▸ **Text extract**:
GENERAL RULES OF EVIDENCE

CHAPTER I

GENERAL PROVISIONS

2803.  

A person wishing to assert a right shall prove the facts on which his claim is based.

A person who alleges the nullity, modification or extinction of a right shall prove the facts on which he bases his allegation.

1991, c. 64, s. 2803.

2804.  

Evidence is sufficient if it renders the existence of a fact more probable than its non-existence, unless the law requires more convincing proof.

1991, c. 64, s. 2804.

2805.  

Good faith is always presumed, unless the law expressly requires that it be proved.

1991, c. 64, s. 2805.

CHAPTER II

JUDICIAL NOTICE

2806.  

No proof is required of a matter of which judicial notice shall be taken.

1991, c. 64, s. 2806.

2807.  

Judicial notice shall be taken of the law in force in Québec.

▸ **Given entries**:
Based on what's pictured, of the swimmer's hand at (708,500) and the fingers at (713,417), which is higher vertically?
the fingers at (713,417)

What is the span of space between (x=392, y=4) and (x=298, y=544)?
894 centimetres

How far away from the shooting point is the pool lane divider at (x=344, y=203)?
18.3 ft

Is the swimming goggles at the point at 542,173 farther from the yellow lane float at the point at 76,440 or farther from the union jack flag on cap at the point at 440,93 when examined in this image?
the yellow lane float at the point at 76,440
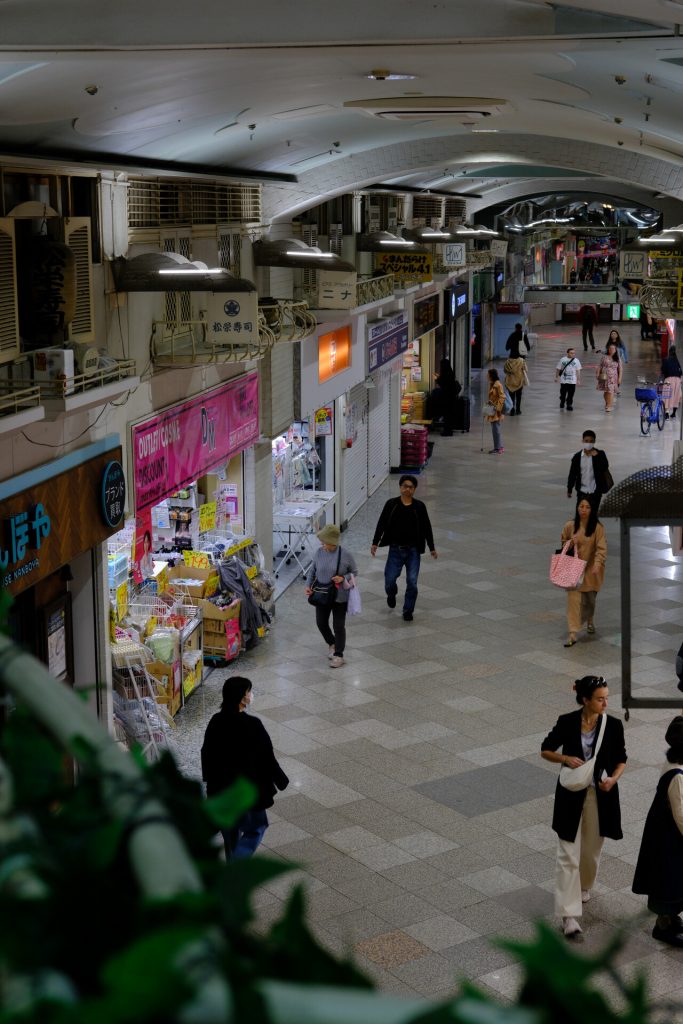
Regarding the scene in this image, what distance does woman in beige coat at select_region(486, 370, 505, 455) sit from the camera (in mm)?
22328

▸ **Written instruction**:
Retype the rules of evidence text above in full, keeping every heading, article number and citation line unchanged.

▸ **Solution**:
GENERAL RULES OF EVIDENCE

CHAPTER I

GENERAL PROVISIONS

2803.  

A person wishing to assert a right shall prove the facts on which his claim is based.

A person who alleges the nullity, modification or extinction of a right shall prove the facts on which he bases his allegation.

1991, c. 64, s. 2803.

2804.  

Evidence is sufficient if it renders the existence of a fact more probable than its non-existence, unless the law requires more convincing proof.

1991, c. 64, s. 2804.

2805.  

Good faith is always presumed, unless the law expressly requires that it be proved.

1991, c. 64, s. 2805.

CHAPTER II

JUDICIAL NOTICE

2806.  

No proof is required of a matter of which judicial notice shall be taken.

1991, c. 64, s. 2806.

2807.  

Judicial notice shall be taken of the law in force in Québec.